* Tasks for this exercise:
1. Repeat a stretch of the blog post on fatherhood and marriage word for word, beginning at the words "Something I have" and stopping after "know it’s true.".
2. Carry on writing the blog post on fatherhood and marriage, picking up right after its last sentence.

* Quoted passage:
+++

Wednesday, June 8th, 2011

Six months.

baby crib

I had a sneaking suspicion that a realization was setting in: that at least in my mind, I can’t be a good father without being just as good of a husband as well. The more I processed it, the more I believed it: The role of father and husband are completely intertwined and inseparable.  However, I didn’t just want to take my own word for it.  It’s times like these when I ask the world of Facebook and Twitter.

Something I have learned/taught myself from blogging since August 2005 is the importance of being my own devil’s advocate; addressing any potential arguments by simply answering them before a reader ever has the opportunity to bring them up. Therefore, I knew not to ask the question: “Can a man be a good father without being a good husband?”. Because I personally know men who are wonderful fathers despite being divorced, separated or widowed.

So I cleverly asked my social networking friends, “Can a married man be a good father without being a good husband?”. I received convincing answers from both sides, but ultimately I realized the way I asked the question wasn’t clever enough. Because some of the people who answered “yes” made the point that many moms and dads are stuck in unhappy marriages, mainly staying together for the kids. And while that is sad to hear, I know it’s true.

The DadabaseIn the journey of confirming my perception of the intertwining roles of a father and husband, I learned a better question to ask: “Can a happily married man be a good father without being a good husband?” My own personal answer to that question is “no.”  And if a man could actually be happily married while being a good father and a sub-par husband, most likely he would be taking advantage of his wife somehow, like by not doing his fare share of the household duties.  The man would be living in an ignorant bliss while his wife would be living in a world of “unappreciation.”  So while the man would be happily married, the woman would not.

+++

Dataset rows
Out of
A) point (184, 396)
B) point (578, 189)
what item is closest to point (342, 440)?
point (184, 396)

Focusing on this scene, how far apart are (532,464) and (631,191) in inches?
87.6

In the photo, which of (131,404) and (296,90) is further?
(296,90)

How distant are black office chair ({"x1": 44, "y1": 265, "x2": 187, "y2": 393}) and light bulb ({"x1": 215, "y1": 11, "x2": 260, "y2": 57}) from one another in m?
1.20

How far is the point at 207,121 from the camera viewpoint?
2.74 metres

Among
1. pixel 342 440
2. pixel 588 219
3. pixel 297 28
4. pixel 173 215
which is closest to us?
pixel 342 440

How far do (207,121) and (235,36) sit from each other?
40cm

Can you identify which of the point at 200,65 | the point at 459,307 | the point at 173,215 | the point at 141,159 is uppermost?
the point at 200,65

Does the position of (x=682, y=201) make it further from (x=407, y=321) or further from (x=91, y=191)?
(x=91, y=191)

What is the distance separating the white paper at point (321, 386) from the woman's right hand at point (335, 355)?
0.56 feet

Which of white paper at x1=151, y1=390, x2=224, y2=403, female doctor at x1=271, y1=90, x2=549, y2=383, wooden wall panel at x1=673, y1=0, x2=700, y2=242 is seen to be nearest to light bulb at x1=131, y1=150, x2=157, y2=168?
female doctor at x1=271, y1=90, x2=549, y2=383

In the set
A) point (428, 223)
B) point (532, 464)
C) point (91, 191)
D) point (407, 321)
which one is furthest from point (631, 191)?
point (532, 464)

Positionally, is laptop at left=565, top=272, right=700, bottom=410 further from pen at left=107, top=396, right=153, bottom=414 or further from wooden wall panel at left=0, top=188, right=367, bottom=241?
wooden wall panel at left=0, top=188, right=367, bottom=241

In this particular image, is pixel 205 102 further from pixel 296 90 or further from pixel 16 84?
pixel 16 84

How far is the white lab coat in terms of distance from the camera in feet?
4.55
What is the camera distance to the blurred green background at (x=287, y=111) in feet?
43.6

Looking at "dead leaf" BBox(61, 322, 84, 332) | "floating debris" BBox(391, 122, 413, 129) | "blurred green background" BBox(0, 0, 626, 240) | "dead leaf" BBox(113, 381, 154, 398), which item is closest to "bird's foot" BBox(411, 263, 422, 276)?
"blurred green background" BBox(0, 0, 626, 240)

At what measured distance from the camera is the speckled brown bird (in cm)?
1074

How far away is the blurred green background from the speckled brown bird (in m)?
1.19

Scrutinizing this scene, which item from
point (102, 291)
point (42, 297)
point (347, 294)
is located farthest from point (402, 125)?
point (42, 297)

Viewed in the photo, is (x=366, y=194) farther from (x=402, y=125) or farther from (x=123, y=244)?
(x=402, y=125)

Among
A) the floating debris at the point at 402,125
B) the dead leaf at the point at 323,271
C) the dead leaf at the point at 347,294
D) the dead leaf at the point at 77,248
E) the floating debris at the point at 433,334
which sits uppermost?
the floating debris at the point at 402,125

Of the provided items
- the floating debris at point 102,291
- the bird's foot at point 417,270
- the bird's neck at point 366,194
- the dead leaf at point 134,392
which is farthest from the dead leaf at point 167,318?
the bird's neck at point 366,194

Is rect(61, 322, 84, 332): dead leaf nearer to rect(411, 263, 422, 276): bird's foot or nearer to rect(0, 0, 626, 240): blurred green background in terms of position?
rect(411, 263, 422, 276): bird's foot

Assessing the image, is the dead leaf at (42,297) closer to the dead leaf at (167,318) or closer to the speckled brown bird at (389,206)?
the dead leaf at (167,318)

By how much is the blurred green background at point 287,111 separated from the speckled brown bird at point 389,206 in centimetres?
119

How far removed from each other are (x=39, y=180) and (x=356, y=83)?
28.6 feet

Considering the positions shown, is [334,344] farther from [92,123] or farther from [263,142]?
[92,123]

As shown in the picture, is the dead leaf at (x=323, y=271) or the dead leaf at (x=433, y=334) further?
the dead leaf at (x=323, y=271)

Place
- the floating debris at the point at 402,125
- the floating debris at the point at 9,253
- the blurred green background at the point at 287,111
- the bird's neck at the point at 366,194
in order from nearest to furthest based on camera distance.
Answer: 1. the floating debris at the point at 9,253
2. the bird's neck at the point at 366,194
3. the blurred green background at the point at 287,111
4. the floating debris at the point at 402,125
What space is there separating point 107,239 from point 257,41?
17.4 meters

+++

* Task-by-task answers:
1.
Something I have learned/taught myself from blogging since August 2005 is the importance of being my own devil’s advocate; addressing any potential arguments by simply answering them before a reader ever has the opportunity to bring them up. Therefore, I knew not to ask the question: “Can a man be a good father without being a good husband?”. Because I personally know men who are wonderful fathers despite being divorced, separated or widowed.

So I cleverly asked my social networking friends, “Can a married man be a good father without being a good husband?”. I received convincing answers from both sides, but ultimately I realized the way I asked the question wasn’t clever enough. Because some of the people who answered “yes” made the point that many moms and dads are stuck in unhappy marriages, mainly staying together for the kids. And while that is sad to hear, I know it’s true.

2.
After all my failed attempts at trying to ask a particular question, the best version is actually, “Can a happily married man in a mutually happy marriage be a good father without being a good husband?”.

Of course I get it that a man can be a better father than he is a husband, but I believe a good father would also be highly concerned with improving his husbandly skills.  I just can’t separate a good father from a good husband, in my mind, at least.

Most importantly I realized that the question isn’t one that can be answered by anyone else anyway. It can only be answered by me, a happily married man who is part of a marriage in which neither party will settle for mediocre.  My wife and I decided from the very beginning that we would end up being one of those old couples who still held hands; who still deliberately go on dates no matter what distractions in life come along.

daddy

Last weekend my wife and I were at Earth Fare, an organic grocery store, having a coffee date.  The woman making our coffees randomly asked us how long we had been married.  Up until that point, she didn’t know anything about us other than what she had observed by watching us wait for our coffee and learning our appreciation for the delicious cookie samples we partook of at the counter.  “This July will be three years,” we answered.

“You act just like newlyweds!” she replied.

For me, a man who is obsessed with being a good father and a good husband in a mutually happy marriage, that’s one of the best compliments I can receive.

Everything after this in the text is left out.